The revealing aspect of the research was that when PEN1 was mutated, the otherwise solid defences of Arabidopsis thaliana against powdery mildew disappeared, and a fungus that normally could not infect Arabidopsis thaliana suddenly ran riot.
“The mapping of the function of PEN1 is a milestone that changed my life, and research on PEN1 and membranes has really interested me since then. An intact immune system is required to prevent the powdery mildew from infecting Arabidopsis thaliana, and if we disable the immune system by mutating PEN1, we help the fungus to infect a plant, which it would otherwise not be able to,” says Hans Thordal-Christensen.
Discovery reveals how the membrane may be formed
The third research project that brought the researchers to where they are today focused on the membranes that surround the haustoria.
In 2017, Hans Thordal-Christensen’s group discovered that the membrane, which the powdery mildew fungus stimulates the plant cells to generate around haustoria, shares properties with the endoplasmic reticulum membrane.
Further, the researchers excluded various possible explanations for how the membranes around the haustoria are formed.
This left them with one possibility that they will examine in the new research project.
“We suggest that the membranes are made by lipid transfer proteins that can move lipids from one membrane to another. They work very fast, and we now believe that the effectors take control of these lipid transfer proteins and that is how the membranes around the haustoria are formed,” explains Hans Thordal-Christensen.
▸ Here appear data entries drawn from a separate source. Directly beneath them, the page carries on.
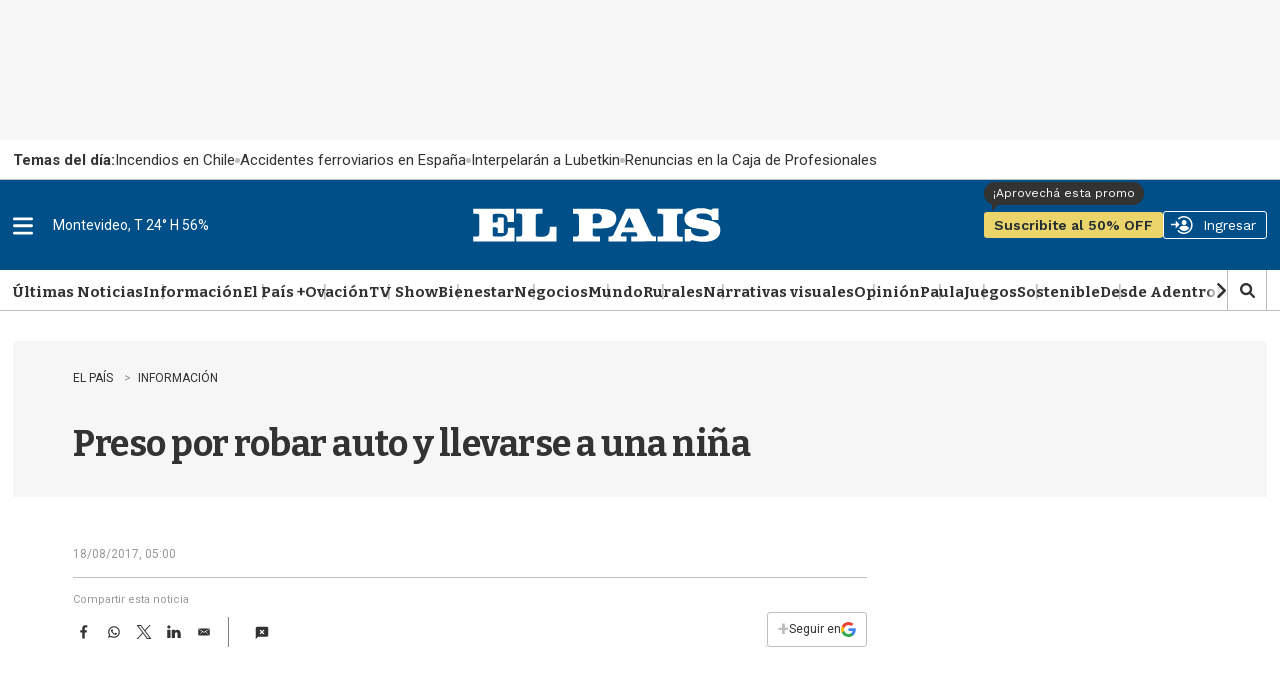

--- FILE ---
content_type: text/html
request_url: https://api.ironfunnel.com/globalid?pixel=bqw0an&visitor=b2193f57-a292-41a9-96a6-8d0a45eeb276_temp
body_size: 17
content:

            <!DOCTYPE html>
            <html lang="en">
            <head>
                <meta charset="UTF-8">
                <meta name="viewport" content="width=device-width, initial-scale=1.0">
                <title>IF</title>
            </head>            
            <body>
                <script>
                    window.onload = function() {
                        window.parent.postMessage('b2193f57-a292-41a9-96a6-8d0a45eeb276', '*');
                    };
                </script>
            </body>
            </html>
        

--- FILE ---
content_type: text/html
request_url: https://api.ironfunnel.com/globalid?pixel=bqw0an&visitor=2f1705fe-2850-41d4-9627-4b35d735e63f_temp
body_size: -99
content:

            <!DOCTYPE html>
            <html lang="en">
            <head>
                <meta charset="UTF-8">
                <meta name="viewport" content="width=device-width, initial-scale=1.0">
                <title>IF</title>
            </head>            
            <body>
                <script>
                    window.onload = function() {
                        window.parent.postMessage('b2193f57-a292-41a9-96a6-8d0a45eeb276', '*');
                    };
                </script>
            </body>
            </html>
        

--- FILE ---
content_type: text/plain;charset=UTF-8
request_url: https://c.pub.network/v2/c
body_size: -112
content:
c708528a-7660-4443-a5c6-88a539cc6cc9

--- FILE ---
content_type: text/plain;charset=UTF-8
request_url: https://c.pub.network/v2/c
body_size: -263
content:
f4ea8ccf-922d-422b-93d8-d5ce49489f45

--- FILE ---
content_type: application/javascript; charset=utf-8
request_url: https://fundingchoicesmessages.google.com/f/AGSKWxVZfJHuvXM9Qp1swKfI-cn1OaPMCikgjsBngAeuIghDW1dVtJLLWaxIihiP11WoQRphu1rl9ThcNxsdWrvU4RrcJ84IPG_I1sy6lS5mUtXOgt1ECthtO1mriTtCAcQmxBPTpE-1QfFjThNL9gnG1VzMlvgNM_ceOPDbC4IFr1JSwOWRPaBp_fSUiKhu/_-ad-utility-/newad2?/googleheadad./text_ad_/180x150-
body_size: -1294
content:
window['eda1acae-f339-44b0-b5ca-b5abd6e4889d'] = true;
What the researchers would like to achieve in 6 years
Looking 6 years ahead, Hans Thordal-Christensen hopes that the overall research will result in the researchers identifying five or six potential proteins in barley and wheat that they can manipulate to resist the fungal effectors.
This will open up opportunities for creating superresistant strains of barley and wheat, which will lead to higher crop yields.
But Hans Thordal-Christensen also hopes that the research from this major project will produce substantial knowledge that can be valuable in other ways in the struggle for the world’s crops and in understanding plants’ immune systems and the struggle against pathogens.
“If we get there, I will be very satisfied. If we get further, we may have implemented some of these proteins in barley or wheat and will be in the process of testing them. This will be absolutely amazing,” says Hans Thordal-Christensen.
In 2019, the Novo Nordisk Foundation awarded a Challenge Programme grant to Hans Thordal-Christensen for the project “A new paradigm for disease-free crops of tomorrow”.